RECORDS PROVIDED -
========================

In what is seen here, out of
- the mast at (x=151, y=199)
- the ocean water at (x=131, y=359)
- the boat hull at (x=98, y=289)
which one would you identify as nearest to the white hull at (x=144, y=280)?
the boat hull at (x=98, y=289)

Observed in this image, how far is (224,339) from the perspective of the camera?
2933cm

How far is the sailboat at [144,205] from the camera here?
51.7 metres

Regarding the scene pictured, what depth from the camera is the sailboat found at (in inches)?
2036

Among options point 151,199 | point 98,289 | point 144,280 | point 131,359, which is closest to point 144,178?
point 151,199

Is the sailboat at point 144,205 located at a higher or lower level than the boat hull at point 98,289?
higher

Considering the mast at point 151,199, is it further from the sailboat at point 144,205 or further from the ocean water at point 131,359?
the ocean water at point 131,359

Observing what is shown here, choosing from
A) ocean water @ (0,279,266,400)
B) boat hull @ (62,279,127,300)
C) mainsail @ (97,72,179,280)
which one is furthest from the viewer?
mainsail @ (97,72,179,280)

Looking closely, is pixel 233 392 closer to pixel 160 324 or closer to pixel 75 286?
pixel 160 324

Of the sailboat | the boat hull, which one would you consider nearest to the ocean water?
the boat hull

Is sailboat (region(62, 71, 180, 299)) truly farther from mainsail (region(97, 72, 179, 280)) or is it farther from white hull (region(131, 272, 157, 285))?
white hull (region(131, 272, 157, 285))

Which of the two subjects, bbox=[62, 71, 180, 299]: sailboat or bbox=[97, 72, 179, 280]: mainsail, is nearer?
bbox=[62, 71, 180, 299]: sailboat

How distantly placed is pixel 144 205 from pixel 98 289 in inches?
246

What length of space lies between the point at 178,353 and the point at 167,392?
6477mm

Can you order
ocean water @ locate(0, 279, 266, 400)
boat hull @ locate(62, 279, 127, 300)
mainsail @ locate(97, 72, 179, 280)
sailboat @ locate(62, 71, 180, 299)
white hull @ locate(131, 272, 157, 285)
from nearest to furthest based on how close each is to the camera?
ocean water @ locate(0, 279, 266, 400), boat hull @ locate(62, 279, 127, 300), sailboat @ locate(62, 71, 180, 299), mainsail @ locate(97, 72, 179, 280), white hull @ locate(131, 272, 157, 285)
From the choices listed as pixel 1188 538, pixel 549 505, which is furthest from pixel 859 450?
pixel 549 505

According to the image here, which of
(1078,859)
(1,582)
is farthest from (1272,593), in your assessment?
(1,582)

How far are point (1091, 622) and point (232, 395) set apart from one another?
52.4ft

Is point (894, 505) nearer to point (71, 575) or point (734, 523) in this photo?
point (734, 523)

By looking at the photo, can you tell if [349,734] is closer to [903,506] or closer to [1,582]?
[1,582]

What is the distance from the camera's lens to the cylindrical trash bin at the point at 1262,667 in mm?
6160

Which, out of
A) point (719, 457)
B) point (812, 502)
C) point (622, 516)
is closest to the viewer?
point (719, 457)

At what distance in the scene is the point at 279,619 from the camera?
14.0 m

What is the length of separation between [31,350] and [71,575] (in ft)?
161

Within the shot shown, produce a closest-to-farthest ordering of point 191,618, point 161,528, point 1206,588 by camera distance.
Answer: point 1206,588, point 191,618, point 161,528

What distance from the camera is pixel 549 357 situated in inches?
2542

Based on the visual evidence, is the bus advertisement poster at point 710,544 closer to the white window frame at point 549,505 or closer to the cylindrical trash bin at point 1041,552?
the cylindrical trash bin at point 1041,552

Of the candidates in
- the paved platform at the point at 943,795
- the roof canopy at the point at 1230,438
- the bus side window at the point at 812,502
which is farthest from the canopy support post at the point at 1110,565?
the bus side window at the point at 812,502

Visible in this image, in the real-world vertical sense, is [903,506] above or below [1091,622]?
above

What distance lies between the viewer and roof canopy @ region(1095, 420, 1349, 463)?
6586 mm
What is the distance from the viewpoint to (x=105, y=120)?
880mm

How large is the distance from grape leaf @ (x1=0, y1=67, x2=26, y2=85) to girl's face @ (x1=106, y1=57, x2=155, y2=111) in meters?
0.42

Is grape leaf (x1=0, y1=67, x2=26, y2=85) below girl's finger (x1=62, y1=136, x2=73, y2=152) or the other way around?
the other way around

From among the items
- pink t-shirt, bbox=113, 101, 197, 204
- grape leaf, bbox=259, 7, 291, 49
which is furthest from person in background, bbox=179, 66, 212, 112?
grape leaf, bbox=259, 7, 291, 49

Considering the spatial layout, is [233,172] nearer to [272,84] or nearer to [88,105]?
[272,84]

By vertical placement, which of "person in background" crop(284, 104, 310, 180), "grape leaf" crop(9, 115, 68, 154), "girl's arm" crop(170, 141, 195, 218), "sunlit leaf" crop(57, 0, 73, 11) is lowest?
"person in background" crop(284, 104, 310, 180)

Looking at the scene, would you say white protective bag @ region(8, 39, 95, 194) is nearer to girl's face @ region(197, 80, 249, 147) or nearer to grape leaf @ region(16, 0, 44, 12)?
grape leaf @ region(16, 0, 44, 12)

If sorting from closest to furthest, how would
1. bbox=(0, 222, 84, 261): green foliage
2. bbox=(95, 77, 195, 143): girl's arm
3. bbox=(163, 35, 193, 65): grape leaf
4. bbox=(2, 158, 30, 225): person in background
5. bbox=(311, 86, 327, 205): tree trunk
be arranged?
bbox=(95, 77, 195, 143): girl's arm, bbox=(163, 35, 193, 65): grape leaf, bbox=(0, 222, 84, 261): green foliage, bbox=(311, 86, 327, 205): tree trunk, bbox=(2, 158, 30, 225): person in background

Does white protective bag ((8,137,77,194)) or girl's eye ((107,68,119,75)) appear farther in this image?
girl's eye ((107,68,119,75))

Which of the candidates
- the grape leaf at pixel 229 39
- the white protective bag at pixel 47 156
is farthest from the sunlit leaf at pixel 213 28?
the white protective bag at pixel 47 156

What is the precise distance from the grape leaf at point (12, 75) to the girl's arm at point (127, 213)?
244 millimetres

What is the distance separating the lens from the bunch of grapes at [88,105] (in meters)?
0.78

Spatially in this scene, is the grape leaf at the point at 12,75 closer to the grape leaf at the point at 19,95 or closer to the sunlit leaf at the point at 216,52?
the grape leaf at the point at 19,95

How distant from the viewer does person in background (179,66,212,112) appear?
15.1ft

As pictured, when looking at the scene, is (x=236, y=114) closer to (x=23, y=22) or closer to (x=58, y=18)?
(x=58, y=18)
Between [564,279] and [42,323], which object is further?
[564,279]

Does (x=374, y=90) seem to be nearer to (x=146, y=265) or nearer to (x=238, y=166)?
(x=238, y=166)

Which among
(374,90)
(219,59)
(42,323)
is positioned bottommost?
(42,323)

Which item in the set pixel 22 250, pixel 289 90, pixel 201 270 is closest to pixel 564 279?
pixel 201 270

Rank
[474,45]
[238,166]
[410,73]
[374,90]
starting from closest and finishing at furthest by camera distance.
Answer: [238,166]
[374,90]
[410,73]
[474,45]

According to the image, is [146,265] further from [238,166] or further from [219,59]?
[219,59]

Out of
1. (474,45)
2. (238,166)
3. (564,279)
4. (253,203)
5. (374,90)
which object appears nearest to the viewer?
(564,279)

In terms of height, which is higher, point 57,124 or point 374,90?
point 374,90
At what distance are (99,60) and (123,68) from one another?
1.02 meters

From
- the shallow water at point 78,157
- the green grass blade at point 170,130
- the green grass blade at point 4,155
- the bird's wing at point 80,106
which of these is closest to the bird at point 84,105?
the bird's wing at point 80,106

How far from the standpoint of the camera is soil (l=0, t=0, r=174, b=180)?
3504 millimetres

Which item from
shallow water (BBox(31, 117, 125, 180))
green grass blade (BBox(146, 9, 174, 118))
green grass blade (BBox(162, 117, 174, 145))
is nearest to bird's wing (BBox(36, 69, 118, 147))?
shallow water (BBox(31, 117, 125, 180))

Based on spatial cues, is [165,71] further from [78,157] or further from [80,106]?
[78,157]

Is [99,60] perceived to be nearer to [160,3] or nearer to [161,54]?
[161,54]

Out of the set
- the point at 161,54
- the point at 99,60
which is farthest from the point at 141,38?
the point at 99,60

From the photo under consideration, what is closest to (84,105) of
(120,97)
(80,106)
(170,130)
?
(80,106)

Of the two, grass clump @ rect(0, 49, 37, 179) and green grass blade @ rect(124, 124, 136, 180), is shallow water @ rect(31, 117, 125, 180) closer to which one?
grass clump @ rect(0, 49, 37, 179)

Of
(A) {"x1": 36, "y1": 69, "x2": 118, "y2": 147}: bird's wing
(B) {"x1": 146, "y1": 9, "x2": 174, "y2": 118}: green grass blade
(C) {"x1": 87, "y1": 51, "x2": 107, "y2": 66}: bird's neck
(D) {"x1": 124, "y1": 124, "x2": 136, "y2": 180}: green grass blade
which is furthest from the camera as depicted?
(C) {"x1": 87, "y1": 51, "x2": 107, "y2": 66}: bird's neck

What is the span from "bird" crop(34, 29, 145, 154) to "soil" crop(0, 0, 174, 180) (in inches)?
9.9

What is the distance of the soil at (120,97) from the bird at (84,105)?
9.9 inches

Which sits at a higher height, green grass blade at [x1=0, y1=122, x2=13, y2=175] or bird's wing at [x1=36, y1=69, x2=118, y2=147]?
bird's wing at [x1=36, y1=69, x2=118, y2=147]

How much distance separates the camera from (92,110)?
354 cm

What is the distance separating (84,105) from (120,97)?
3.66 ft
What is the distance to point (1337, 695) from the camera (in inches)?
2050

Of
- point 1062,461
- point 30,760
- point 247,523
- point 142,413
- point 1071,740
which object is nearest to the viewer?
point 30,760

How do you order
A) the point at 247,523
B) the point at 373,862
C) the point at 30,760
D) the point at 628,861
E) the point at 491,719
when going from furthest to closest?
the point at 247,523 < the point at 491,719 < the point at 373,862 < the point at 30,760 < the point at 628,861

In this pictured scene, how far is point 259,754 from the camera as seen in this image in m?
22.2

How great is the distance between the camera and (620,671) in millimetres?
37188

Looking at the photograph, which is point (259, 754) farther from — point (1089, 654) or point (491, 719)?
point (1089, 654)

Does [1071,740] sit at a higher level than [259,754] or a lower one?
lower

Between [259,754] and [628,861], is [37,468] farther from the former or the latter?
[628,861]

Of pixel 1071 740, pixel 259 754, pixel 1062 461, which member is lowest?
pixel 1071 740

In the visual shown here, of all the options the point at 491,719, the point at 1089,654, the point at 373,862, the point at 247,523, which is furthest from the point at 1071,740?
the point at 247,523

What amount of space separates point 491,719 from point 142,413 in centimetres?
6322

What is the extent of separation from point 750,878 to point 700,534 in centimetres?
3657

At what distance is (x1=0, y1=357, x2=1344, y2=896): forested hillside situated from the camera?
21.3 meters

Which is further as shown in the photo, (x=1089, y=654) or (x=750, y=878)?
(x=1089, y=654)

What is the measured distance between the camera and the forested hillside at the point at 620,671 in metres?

========================

INSTRUCTION - Print the lines from the line with "What is the distance separating (84,105)" up to and including the last line, exactly as they appear.

SOLUTION TO THIS TASK -
What is the distance separating (84,105) from (120,97)?
3.66 ft
What is the distance to point (1337, 695) from the camera (in inches)?
2050

Of
- point 1062,461
- point 30,760
- point 247,523
- point 142,413
- point 1071,740
which object is nearest to the viewer?
point 30,760

How do you order
A) the point at 247,523
B) the point at 373,862
C) the point at 30,760
D) the point at 628,861
E) the point at 491,719
when going from furthest to closest?
the point at 247,523 < the point at 491,719 < the point at 373,862 < the point at 30,760 < the point at 628,861

In this pictured scene, how far is point 259,754 from the camera as seen in this image in m?
22.2

How great is the distance between the camera and (620,671) in millimetres?
37188

Looking at the photograph, which is point (259, 754) farther from — point (1089, 654) or point (491, 719)?
point (1089, 654)

Does [1071,740] sit at a higher level than [259,754] or a lower one?
lower

Between [259,754] and [628,861], is [37,468] farther from the former or the latter?
[628,861]

Of pixel 1071 740, pixel 259 754, pixel 1062 461, which member is lowest?
pixel 1071 740

In the visual shown here, of all the options the point at 491,719, the point at 1089,654, the point at 373,862, the point at 247,523, which is furthest from the point at 1071,740?
the point at 247,523

What amount of space separates point 491,719 from point 142,413 in centimetres?
6322

What is the extent of separation from point 750,878 to point 700,534 in centimetres?
3657

At what distance is (x1=0, y1=357, x2=1344, y2=896): forested hillside situated from the camera?
21.3 meters

Which is further as shown in the photo, (x=1089, y=654) or (x=750, y=878)?
(x=1089, y=654)

What is the measured distance between the camera and the forested hillside at the point at 620,671 in metres?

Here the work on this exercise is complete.